Они пошли вместе к дому ее матери. Внезапно он обнял ее за талию. Она осторожно отвела его руку, но он снова обнял ее, и она уступила.
– Вот видишь, дорогая Софи, ты и сама не знаешь, где будешь жить. Может, тебе скоро захочется иметь свое гнездо. Так ты знай: я всё устрою. Только я еще не совсем готов.
– Ах, Сэм, что за спешка? Да я вовсе и не говорила, что ты мне по сердцу. Это у тебя только и заботы, что бегать за мной.
– Вот еще, чепуха какая! Что ж я хуже других? И поухаживать за тобой нельзя? – Они подошли к дому, и молодой человек наклонился, чтобы поцеловать ее на прощанье.
– Нет, Сэм, не нужно! – воскликнула она, закрывая ему рот ладонью. – В такую ночь ты мог бы вести себя поскромнее. – И она простилась с ним, не позволив ни поцеловать себя, ни войти в дом.
Овдовевшему в этот день викарию было лет сорок; он происходил из хорошей семьи, был бездетен и жил в этом приходе очень одиноко, – быть может, потому, что здешние землевладельцы не жили в своих поместьях; потеря жены заставила его еще больше замкнуться в себе. Он стал всё больше уединяться и всё больше отставал от темпа и ритма жизни, то есть от всего, что принято называть прогрессом. В течение нескольких месяцев после кончины жены заведенный в доме порядок не менялся: кухарка, судомойка, горничная и дворник делали свое дело, а иногда и не делали, в зависимости от характера каждого из них; викарию было всё равно. Когда кто-то заметил ему, что стольким слугам, по-видимому, нечего делать в доме одинокого человека, онсогласился и решил сократить штат прислуги. Но Софи, горничная, опередила его и однажды вечером сказала, что хотела бы уйти.

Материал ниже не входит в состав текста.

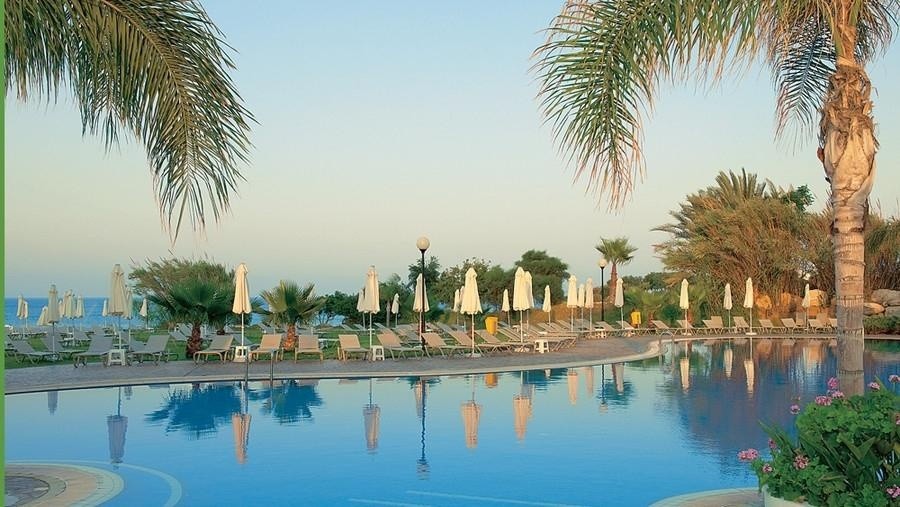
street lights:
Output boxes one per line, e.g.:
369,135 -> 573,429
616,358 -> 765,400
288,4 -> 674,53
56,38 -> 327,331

– А почему? – спросил пастор.
– Сэм Гобсон предложил мне выйти за него, сэр.
– Ну, что ж… А тебе хочется замуж?
– Не очень. Но у меня хоть будет свой дом. А люди говорят, что кому-то из нас всё равно придется уйти.
Дня через два она сказала ему:
– Я хотела бы пока остаться, сэр, если можно. Мы с Сэмом поссорились.
Он пристально посмотрел на нее. До тех пор он не обращал на нее внимания, хотя нередко чувствовал ее молчаливое присутствие в комнате. Какая она нежная, гибкая, словно котенок! Из всей прислуги он постоянно и непосредственно общался только с ней. Что будет с ним, если Софи уйдет?
Софи осталась, он уволил кого-то другого, и жизнь потекла спокойно, как прежде.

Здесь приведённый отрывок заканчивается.